Abstract

To investigate the efficacy of esmolol in protecting the myocardium from ischemia during pediatric cardiac surgery. Esmolol, an ultra-short acting beta 1-adrenoceptor blocker, reduces myocardial injury in adult cardiac operations. However, this technique is rarely used in pediatric cardiac surgery. Thirty children with ventricular septal defect were randomly allocated to the esmolol group and the control group. Patients received intravenous esmolol (0.05mg·kg(-1) ·min(-1) after tracheal intubation, 0.3 mg·kg(-1) ·min(-1) during cardiopulmonary bypass (CPB) and 0.03-0.05 mg·kg(-1) ·min(-1) until the end of surgery) or placebo, respectively.

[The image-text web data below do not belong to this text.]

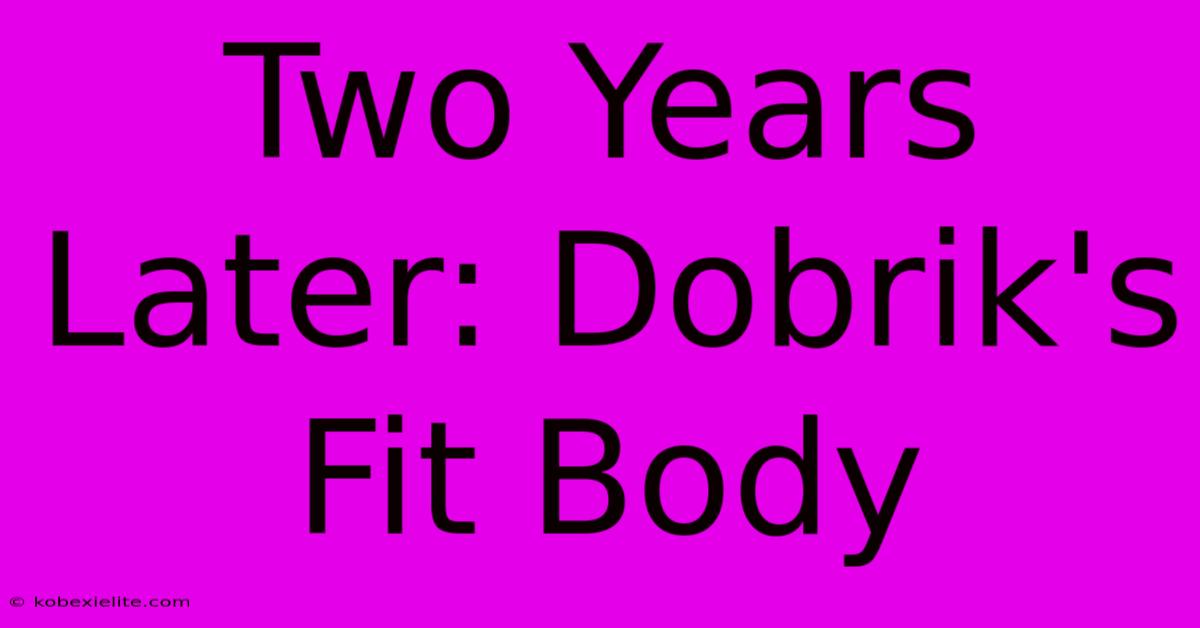 Two Years Later: Dobrik's Fit Body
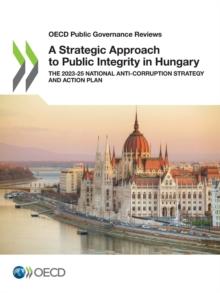 OECD Public Governance Reviews A Strategic Approach to Public Integrity in Hungary The 2023-25 National Anti-Corruption Strategy and Action Plan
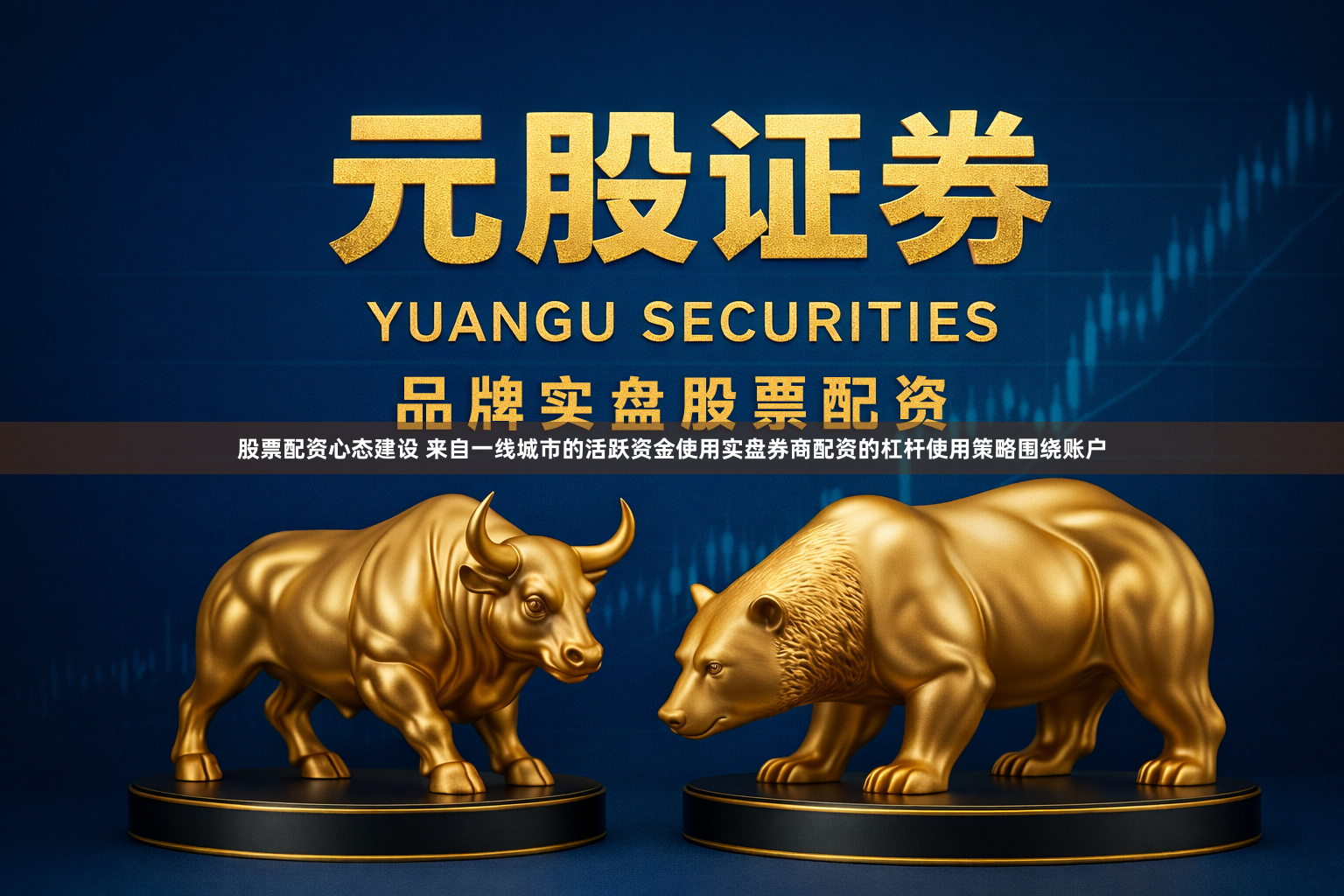 股票配资心态建设 来自一线城市的活跃资金使用实盘券商配资的杠杆使用策略围绕账户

Plasma levels of creatine kinase-MB, cardiac troponin I in the esmolol group 2 min after completion of CPB, at the end of surgery, 4h after surgery, and the first postoperative day were significantly lower than those in the control group. Values of heart rate 10min after induction, 2min before institution of CPB, 2min after completion of CPB, and at the end of surgery were significantly lower in the esmolol group; however, mean arterial pressure, CPB time, cross-clamp time, and the rate of heart spontaneous rebeating were not statistically different between two groups. Cumulative postoperative dosage of dopamine in the esmolol group (100.1±53.1mg) was significantly less than that in the control group (171.4±92.1mg). Esmolol can protect the myocardium from ischemic injury during CPB in children and significantly reduce the use of inotropic drug.